Basic Basics 3: Loading Data

R-Ladies Sydney

2018/11/05

In this, the third lesson to Basic Basics, we’re going to review how to get data into RStudio, using a specially selected data file that we’ll continue to use for many of the RYouWithMe lessons.

Lesson Outcomes

By the end of the lesson, you should:

    3.1 Have the sydneybeaches.csv data file saved to your RYouWithMe data folder     3.2 Know how to use the here package to tell R where your data is, how to use read_csv to read data from a .csv file, and how to use summary functions to explore your data     3.3 Have an idea of where to go to learn more about reading different kinds of data into R

3.1 Get some data!

Okay, if we’re going to discuss how to import data into R, then the first thing we’ll need to do is have a data set! For this lesson we’ll make it as painless as possible… click on this link to download a copy of the sydneybeaches.csv file, and save it to the data folder inside your RYouWithMe folder.

Interlude… the Sydney beaches data

We’ll be using this dataset for many of the remaining RYouWithMe lessons. Not only is it locally relevant for R-Ladies Sydney, it’s also fascinating! This dataset is compiled by the NSW Office of Environment and Heritage contains the enterococci counts in water samples obtained from – you guessed it – Sydney beaches as part of the Beachwatch Water Quality Program! The dataset we’ll be working with is current as of October 13th 2018.

What’s enterococci, you ask? Whether you really want to know the answer depends on if you want to feel comfortable swimming in the Sydney region ever again…

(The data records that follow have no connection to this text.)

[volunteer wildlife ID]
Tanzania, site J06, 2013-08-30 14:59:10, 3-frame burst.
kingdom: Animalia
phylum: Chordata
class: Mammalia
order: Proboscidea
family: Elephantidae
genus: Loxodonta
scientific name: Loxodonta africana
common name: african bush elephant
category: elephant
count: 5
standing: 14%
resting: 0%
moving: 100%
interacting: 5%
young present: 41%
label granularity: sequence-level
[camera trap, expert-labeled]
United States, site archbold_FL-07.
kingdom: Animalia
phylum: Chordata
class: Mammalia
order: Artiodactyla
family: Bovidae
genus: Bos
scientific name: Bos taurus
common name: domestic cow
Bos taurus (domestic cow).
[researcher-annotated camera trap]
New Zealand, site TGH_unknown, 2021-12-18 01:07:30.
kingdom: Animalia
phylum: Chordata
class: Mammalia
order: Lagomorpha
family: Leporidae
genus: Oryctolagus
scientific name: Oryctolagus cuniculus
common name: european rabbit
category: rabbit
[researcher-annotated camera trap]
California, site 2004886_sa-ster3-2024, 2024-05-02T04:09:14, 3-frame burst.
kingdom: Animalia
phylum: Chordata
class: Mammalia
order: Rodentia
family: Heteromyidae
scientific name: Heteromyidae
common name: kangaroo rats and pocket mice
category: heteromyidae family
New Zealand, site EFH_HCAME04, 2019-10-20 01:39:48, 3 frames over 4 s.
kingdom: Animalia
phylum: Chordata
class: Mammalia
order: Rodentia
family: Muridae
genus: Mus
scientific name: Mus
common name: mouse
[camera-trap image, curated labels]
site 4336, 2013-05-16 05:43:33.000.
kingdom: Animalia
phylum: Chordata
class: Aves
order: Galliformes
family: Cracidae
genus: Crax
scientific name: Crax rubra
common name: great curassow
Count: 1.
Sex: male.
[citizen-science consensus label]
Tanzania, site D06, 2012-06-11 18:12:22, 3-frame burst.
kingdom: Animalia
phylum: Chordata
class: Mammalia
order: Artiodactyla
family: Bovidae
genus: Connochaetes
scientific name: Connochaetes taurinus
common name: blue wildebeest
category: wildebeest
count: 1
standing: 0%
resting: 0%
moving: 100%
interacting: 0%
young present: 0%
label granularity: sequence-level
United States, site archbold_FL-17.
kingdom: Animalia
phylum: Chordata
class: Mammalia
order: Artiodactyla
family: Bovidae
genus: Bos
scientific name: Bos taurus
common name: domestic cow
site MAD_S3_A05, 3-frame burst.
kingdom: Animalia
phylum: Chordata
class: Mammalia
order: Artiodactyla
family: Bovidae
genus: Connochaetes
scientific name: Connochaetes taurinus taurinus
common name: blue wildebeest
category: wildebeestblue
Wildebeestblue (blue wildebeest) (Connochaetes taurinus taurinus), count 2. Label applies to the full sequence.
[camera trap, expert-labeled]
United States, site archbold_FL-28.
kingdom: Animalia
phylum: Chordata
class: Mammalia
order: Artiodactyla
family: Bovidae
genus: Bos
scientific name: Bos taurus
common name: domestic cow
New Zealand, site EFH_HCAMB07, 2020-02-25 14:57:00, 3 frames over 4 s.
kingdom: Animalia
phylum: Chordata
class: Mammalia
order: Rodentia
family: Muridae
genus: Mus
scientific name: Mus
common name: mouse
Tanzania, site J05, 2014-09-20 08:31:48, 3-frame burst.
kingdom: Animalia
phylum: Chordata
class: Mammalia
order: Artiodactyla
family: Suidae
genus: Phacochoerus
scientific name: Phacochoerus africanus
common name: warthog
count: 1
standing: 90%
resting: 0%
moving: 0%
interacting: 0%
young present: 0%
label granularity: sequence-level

From the Program (emphasis added):

Enterococci is found in the intestines of warm blooded animals and excreted in faeces and rarely present in unpolluted waters. The bacteria is found in very high numbers in raw sewage which makes it a good indicator of sewage pollution. Studies have shown a strong relationship between elevated levels of enterococci and illness rates in swimmers. It’s important to note that enterococci doesn’t cause illness, but its presence means there’s sewage in the water and, therefore, possibly pathogens, which do cause illness.

Indicator organisms are used to test for sewage pollution because: - they are easily detectable by simple laboratory tests - they are generally not present in unpolluted waters - results are available relatively quickly. The National health and Medical Research Council (2008) Guidelines for Managing Risks in Recreational Waters recommend enterococci as the single preferred indicator organism for the detection of faecal pollution.

Check out this picture of enterococci wearing R-Ladies purple!

Ok - back to the lesson…

3.2 Read and explore the Sydney beaches data

In this screencast, we’ll review:


Watch the video and then carry out the following steps:

  1. Load the tidyverse and here packages at the top of your script [you should have these there from Lesson 2!]
  2. Read the beaches data into R and play around with the summary functions

Now have a go with your own data!

Try putting a datafile that you might need to work with in R in a subfolder of your data folder and use the here package to read the data into R.

What kind of assumptions does R make about the kind of data in each of your columns?

Example. Here I have made a subfolder called myowndata within my data folder and put a .csv file in it.

To read it in using the here package, just tell R that the data lives in a subfolder.

kidEMG <- read_csv(here("data", "myowndata", "JustkidCleanEMG.csv")

Sydney-based R-Ladies - take a screenshot of your own data in R and post it to the #ryouwithme_1_basics Slack channel so we can celebrate your success! [protip: on Mac, command+shift+3 will take a screenshot and save it to your desktop! We’re told it’s fn+PrtScn on PCs.]

3.3 Beyond local CSV files

But what if my data isn’t in .csv format?? No problem, there is a package for that! R can read in data from almost anywhere and any format. For example, you can learn more about reading data from…

  1. Excel files: install.packages("readxl") link
  2. SPSS/Stata/SAS files: install.packages("haven") link1 link2
  3. Google sheets: install.packages("googlesheets") link
  4. Copy and paste using datapasta: install.packages("datapasta") link

… but R has tools for working with a very wide range of possible data formats and so there are packages out there for all sorts of things. But we’ll leave those for a later date.

That’s it for Basic Basics (at least for now!). We hope you go and explore RStudio more while you wait for the next RYouWithMe unit to drop!